== Texto do documento ==

Diversificação e sustentabilidade são “motes” para todos os programas do momento, com lembrança da “fragilidade do ecossistema”. Motes que não serão esquecidos durante estes debates e apresentações e a que se juntam temas como a “regulação do alojamento local, como trazer turistas para fora do sol&praia, do hotel e resort, como nos vamos adaptar ao novo turismo que vem aí, que boas práticas internacionais podemos adaptar de uma forma inteligente, evitando aquelas práticas negativas com consequências nefastas e reacções negativas da população que tantos países já sentem”, resume Sanches Martins — vide até Portugal, particularmente Porto, Lisboa ou Sintra.
O modelo Sal, comparando ao motor algarvio, muito baseado na hotelaria, resorts, pacotes tudo incluído, pode ser uma “porta de entrada” para outro turismo, e outras ilhas, incluindo, “crescentemente”, o autónomo, o turistas que vem fora de agência e parte à aventura e descoberta das riquezas naturais do arquipélago tantas vezes chamado de “país das maravilhas”. Até porque, alerta low-cost, a easyJet vai estrear-se no arquipélago, com voos Lisboa/Porto — Ilha do Sal a partir de finais de Outubro. E uma coisa é certa, assegura o responsável, o Sal e a Boavista continuarão no seu rumo próprio, e a crescer: “Há projectos propostos para ali que nem imagina”.
É assim com naturalidade que Cabo Verde concluiu que, assegurada a força desse turismo e dessas entradas financeiras, o tempo é de defender a natureza, e aproveitá-la turisticamente, incluindo “para benefício do povo”.

===
== Listagem de dados ==

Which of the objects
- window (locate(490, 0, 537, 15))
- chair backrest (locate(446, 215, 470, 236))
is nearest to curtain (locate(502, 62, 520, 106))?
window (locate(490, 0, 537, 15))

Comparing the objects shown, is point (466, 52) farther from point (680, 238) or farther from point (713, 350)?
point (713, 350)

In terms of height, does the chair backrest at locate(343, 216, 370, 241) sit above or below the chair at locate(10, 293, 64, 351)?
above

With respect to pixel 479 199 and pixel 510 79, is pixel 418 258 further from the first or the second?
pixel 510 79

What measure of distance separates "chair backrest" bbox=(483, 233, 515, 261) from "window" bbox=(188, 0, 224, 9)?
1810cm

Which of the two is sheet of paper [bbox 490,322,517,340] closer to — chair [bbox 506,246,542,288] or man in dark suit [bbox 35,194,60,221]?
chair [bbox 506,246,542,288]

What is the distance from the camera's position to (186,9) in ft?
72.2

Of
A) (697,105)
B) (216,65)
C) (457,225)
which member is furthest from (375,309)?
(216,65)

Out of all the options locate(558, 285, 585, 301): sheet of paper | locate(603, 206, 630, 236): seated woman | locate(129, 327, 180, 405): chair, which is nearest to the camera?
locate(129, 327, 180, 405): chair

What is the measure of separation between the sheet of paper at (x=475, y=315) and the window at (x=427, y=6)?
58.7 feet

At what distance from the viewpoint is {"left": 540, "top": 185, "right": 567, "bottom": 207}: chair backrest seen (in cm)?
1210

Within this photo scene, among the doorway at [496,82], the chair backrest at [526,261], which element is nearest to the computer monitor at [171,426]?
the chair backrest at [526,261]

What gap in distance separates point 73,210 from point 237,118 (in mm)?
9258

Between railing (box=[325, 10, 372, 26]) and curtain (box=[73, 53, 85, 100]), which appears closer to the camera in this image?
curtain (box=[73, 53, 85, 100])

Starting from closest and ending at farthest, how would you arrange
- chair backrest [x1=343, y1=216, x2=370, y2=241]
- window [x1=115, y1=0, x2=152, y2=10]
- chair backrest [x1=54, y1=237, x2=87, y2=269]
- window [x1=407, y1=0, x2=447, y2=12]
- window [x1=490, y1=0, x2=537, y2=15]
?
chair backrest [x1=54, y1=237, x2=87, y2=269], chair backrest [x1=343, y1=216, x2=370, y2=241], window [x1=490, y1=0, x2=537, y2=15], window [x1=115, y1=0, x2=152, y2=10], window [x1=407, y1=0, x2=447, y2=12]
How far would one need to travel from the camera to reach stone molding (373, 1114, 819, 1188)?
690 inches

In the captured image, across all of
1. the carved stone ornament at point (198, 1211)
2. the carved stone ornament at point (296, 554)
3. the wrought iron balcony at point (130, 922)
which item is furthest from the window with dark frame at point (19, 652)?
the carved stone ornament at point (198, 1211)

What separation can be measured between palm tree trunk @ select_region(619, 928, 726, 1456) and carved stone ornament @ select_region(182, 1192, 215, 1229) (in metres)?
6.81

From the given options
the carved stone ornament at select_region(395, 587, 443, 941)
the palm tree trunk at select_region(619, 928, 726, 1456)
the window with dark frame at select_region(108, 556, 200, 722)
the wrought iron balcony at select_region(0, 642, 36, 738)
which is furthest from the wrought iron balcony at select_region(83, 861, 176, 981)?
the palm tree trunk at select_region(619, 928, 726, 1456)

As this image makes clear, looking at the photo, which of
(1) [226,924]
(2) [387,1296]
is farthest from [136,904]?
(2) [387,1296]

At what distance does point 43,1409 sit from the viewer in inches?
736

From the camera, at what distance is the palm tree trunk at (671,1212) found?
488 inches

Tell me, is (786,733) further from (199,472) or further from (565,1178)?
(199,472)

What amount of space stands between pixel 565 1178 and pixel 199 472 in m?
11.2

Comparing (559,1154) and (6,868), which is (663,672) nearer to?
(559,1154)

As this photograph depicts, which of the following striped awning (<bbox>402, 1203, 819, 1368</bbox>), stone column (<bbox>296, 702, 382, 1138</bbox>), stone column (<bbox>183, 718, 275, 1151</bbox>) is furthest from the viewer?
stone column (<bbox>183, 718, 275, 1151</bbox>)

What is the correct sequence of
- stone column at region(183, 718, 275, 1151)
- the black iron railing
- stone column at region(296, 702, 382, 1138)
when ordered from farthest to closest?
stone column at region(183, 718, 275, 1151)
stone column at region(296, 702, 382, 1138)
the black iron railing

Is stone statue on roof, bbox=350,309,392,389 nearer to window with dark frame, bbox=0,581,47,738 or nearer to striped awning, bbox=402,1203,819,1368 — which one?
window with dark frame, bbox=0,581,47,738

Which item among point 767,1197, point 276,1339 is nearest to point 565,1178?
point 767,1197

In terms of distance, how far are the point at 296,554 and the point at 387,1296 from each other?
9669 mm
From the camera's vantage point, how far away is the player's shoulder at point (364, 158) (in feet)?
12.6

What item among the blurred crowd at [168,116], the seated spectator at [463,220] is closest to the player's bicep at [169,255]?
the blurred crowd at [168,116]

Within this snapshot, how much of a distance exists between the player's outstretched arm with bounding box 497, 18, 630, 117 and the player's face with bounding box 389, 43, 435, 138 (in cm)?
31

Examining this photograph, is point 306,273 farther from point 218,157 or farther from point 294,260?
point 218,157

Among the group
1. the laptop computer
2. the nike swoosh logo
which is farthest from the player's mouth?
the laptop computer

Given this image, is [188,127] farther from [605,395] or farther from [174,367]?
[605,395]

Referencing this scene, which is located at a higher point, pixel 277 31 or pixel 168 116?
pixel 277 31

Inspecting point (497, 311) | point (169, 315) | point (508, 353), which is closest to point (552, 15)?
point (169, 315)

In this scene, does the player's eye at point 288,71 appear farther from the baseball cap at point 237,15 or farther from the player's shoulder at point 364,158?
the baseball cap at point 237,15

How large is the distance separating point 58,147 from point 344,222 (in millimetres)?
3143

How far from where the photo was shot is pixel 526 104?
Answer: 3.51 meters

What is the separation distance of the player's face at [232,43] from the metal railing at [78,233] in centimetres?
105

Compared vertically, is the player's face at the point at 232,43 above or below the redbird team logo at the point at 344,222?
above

===

▶ [O que fazer]
1 > No texto sobre o turismo em Cabo Verde, a partir de quando começam os voos da easyJet para a Ilha do Sal?
2 > Enumere as localidades portuguesas que o texto sobre o turismo em Cabo Verde nomeia logo depois das palavras "vide até Portugal".

▶ [Respostas do exercício]
1 > A partir de finais de Outubro.

2 > Porto, Lisboa, Sintra